▸ **SUPPLIED TEXT**:
------------

Israel forced to release study on Gaza blockade

  • Published
Women wait for flour rations from Unrwa at a refugee camp in Gaza City
Image caption,
Many people in Gaza have to rely on food aid from humanitarian agencies

An Israeli court has forced the release of government research detailing the number of calories Palestinians in Gaza need to consume to avoid malnutrition.

The study was commissioned after Israel tightened its blockade of the territory after Hamas came to power in June 2007.

The UN said if the research reflected a policy intended to cap food imports, it went against humanitarian principles.

But the Israeli government said the study was only ever a draft and was never used to determine policy.

However, an Israeli official has conceded to the BBC that the attitude when compiling a catalogue of allowed items into Gaza - cinnamon was allowed, for example, while coriander was not - may not have been rational.

------------

▸ **DATA PROVIDED**:
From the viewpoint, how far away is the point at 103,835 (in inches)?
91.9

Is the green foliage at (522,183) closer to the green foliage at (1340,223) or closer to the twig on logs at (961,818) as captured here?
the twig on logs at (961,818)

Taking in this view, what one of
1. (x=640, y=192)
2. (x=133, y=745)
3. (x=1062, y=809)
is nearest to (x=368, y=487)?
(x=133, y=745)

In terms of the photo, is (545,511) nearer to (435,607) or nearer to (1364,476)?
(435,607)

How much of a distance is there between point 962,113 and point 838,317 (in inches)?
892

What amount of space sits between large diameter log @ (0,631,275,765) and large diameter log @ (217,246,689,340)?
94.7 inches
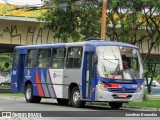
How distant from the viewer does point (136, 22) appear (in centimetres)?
3011

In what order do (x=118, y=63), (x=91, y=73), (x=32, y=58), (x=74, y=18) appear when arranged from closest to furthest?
(x=118, y=63) < (x=91, y=73) < (x=32, y=58) < (x=74, y=18)

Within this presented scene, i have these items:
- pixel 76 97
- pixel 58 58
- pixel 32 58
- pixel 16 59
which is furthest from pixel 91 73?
pixel 16 59

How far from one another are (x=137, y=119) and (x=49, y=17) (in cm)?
1615

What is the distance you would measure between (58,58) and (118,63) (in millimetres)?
3990

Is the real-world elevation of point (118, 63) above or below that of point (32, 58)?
below

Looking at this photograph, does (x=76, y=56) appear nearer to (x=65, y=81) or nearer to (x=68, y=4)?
(x=65, y=81)

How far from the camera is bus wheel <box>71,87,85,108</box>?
72.7 ft

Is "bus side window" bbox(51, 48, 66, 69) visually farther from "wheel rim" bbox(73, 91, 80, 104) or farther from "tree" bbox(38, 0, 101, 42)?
"tree" bbox(38, 0, 101, 42)

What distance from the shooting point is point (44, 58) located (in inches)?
1001

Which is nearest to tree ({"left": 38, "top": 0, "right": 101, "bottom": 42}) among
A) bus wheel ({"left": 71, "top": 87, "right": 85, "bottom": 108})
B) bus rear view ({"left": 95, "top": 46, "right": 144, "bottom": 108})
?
bus wheel ({"left": 71, "top": 87, "right": 85, "bottom": 108})

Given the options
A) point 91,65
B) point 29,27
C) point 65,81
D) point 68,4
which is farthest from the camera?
point 29,27

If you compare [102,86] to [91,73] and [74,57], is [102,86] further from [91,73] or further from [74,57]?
[74,57]

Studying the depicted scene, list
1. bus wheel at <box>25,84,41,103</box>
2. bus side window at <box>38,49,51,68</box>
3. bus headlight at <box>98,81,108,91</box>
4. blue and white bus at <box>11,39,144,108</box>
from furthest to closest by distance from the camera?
bus wheel at <box>25,84,41,103</box>
bus side window at <box>38,49,51,68</box>
blue and white bus at <box>11,39,144,108</box>
bus headlight at <box>98,81,108,91</box>

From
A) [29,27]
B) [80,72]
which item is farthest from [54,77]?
[29,27]
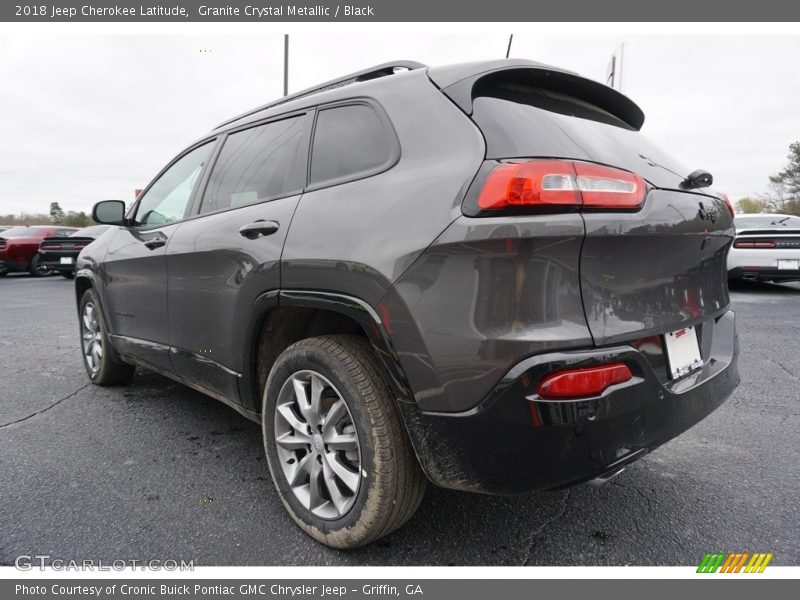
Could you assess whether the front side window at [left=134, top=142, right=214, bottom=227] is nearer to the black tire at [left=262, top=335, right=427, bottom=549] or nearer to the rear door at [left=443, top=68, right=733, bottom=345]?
the black tire at [left=262, top=335, right=427, bottom=549]

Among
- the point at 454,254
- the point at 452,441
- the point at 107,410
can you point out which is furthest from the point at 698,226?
the point at 107,410

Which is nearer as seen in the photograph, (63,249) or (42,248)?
(63,249)

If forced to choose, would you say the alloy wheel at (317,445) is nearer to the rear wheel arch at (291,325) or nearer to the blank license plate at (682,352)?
the rear wheel arch at (291,325)

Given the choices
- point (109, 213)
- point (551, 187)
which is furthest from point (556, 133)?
point (109, 213)

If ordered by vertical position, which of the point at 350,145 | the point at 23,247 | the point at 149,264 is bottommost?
the point at 23,247

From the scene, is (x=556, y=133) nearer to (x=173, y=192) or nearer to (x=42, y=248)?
(x=173, y=192)

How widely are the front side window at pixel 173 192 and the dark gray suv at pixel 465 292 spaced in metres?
0.81

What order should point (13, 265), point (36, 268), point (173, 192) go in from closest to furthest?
point (173, 192) → point (13, 265) → point (36, 268)

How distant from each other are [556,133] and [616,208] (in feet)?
1.06

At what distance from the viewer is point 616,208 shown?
5.20 feet

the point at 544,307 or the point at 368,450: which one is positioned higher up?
the point at 544,307

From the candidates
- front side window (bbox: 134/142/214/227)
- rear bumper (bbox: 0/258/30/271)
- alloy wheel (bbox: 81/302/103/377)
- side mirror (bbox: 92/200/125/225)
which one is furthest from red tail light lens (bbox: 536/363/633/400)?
rear bumper (bbox: 0/258/30/271)

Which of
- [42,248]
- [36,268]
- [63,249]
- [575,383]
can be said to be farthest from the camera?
[36,268]

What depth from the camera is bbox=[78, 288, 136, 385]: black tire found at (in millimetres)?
3828
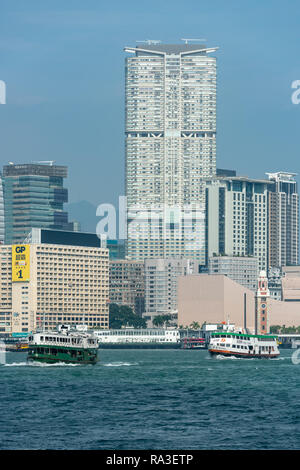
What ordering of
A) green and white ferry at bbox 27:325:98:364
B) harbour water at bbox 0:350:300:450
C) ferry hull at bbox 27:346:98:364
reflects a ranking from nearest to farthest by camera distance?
harbour water at bbox 0:350:300:450 → green and white ferry at bbox 27:325:98:364 → ferry hull at bbox 27:346:98:364

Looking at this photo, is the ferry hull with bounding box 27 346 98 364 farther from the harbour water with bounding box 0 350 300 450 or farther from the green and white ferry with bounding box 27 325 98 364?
the harbour water with bounding box 0 350 300 450

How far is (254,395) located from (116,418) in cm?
2671

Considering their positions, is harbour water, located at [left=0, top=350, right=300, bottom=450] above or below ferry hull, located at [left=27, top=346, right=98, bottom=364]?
below

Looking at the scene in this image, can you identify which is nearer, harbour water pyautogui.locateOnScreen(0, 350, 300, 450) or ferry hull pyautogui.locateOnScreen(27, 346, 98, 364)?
harbour water pyautogui.locateOnScreen(0, 350, 300, 450)

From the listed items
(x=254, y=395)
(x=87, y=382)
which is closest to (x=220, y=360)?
(x=87, y=382)

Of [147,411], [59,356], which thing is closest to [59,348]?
[59,356]

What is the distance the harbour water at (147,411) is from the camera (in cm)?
6569

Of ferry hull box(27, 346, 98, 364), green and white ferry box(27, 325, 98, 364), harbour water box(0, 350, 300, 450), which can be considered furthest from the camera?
ferry hull box(27, 346, 98, 364)

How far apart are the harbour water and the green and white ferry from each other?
21.7 m

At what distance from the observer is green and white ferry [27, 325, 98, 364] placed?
15900cm

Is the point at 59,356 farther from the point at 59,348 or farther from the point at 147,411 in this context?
the point at 147,411

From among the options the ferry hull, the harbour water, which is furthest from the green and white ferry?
the harbour water

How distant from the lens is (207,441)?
214ft

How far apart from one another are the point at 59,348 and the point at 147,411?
7729cm
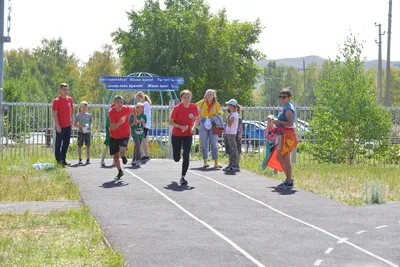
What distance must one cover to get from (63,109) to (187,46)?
47.4 metres

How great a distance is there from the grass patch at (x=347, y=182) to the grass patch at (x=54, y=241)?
4.83 metres

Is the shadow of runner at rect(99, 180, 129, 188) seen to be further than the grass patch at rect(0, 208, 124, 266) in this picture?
Yes

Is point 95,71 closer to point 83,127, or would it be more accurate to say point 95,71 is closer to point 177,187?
point 83,127

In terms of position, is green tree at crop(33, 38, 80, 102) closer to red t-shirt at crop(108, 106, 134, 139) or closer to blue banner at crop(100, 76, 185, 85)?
blue banner at crop(100, 76, 185, 85)

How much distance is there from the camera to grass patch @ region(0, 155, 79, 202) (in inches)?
516

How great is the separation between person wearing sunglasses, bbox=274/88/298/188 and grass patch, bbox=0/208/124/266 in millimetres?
4811

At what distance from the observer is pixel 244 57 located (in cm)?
7288

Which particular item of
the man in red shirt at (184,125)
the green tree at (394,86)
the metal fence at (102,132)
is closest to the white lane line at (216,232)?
the man in red shirt at (184,125)

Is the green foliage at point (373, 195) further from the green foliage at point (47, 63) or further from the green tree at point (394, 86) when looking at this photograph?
the green tree at point (394, 86)

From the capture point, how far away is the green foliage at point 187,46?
63.7 meters

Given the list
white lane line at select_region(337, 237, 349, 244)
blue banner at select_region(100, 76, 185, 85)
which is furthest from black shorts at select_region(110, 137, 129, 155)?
blue banner at select_region(100, 76, 185, 85)

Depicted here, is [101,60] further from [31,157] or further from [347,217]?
[347,217]

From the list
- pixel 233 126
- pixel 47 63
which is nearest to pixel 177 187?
pixel 233 126

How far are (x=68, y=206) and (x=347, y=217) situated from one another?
393 centimetres
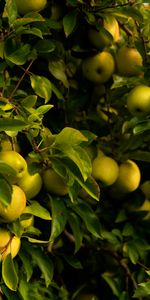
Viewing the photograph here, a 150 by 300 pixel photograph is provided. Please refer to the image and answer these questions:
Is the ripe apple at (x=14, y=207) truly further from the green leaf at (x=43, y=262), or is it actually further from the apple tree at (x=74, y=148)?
the green leaf at (x=43, y=262)

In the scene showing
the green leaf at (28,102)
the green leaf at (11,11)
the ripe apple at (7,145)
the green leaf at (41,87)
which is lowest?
the ripe apple at (7,145)

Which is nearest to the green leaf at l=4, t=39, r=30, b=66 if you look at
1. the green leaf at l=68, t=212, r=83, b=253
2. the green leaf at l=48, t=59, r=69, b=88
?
the green leaf at l=48, t=59, r=69, b=88

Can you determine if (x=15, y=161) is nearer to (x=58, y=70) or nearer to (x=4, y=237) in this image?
(x=4, y=237)

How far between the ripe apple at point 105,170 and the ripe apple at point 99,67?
0.93ft

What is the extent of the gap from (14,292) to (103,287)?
2.28 feet

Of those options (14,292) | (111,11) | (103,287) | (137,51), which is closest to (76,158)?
(14,292)

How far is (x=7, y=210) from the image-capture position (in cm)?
154

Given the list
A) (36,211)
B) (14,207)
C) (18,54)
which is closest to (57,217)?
(36,211)

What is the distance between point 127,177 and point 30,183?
0.48 metres

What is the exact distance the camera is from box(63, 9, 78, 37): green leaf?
1.89m

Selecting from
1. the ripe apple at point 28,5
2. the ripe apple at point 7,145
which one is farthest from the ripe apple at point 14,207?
the ripe apple at point 28,5

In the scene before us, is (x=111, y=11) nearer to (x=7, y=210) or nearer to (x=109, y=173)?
(x=109, y=173)

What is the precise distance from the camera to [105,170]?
198cm

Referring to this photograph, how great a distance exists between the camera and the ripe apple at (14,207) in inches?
60.7
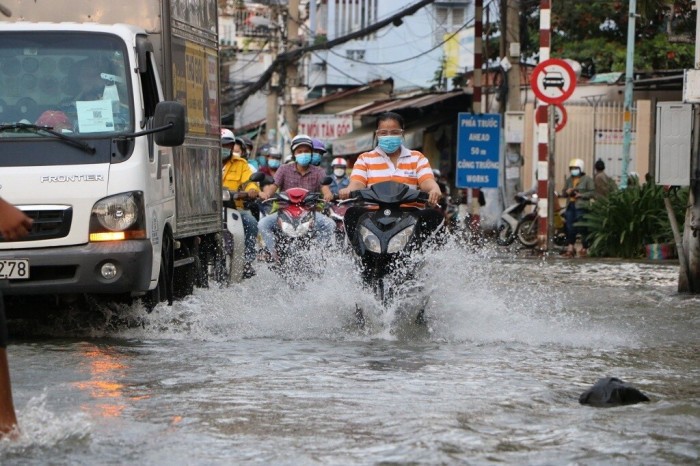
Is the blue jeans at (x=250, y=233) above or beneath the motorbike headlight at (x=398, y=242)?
beneath

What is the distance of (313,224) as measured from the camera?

------------

▸ **TASK**:
Answer these questions using the Gaza blockade article:
(a) When did Hamas come to power in Gaza?
(b) How did the Israeli government describe the calorie study?
(c) In the catalogue of allowed items, which spice was permitted into Gaza and which was not?

▸ **RESPONSE**:
(a) Hamas came to power in June 2007.
(b) The Israeli government said the study was only ever a draft and was never used to determine policy.
(c) Cinnamon was allowed into Gaza, while coriander was not.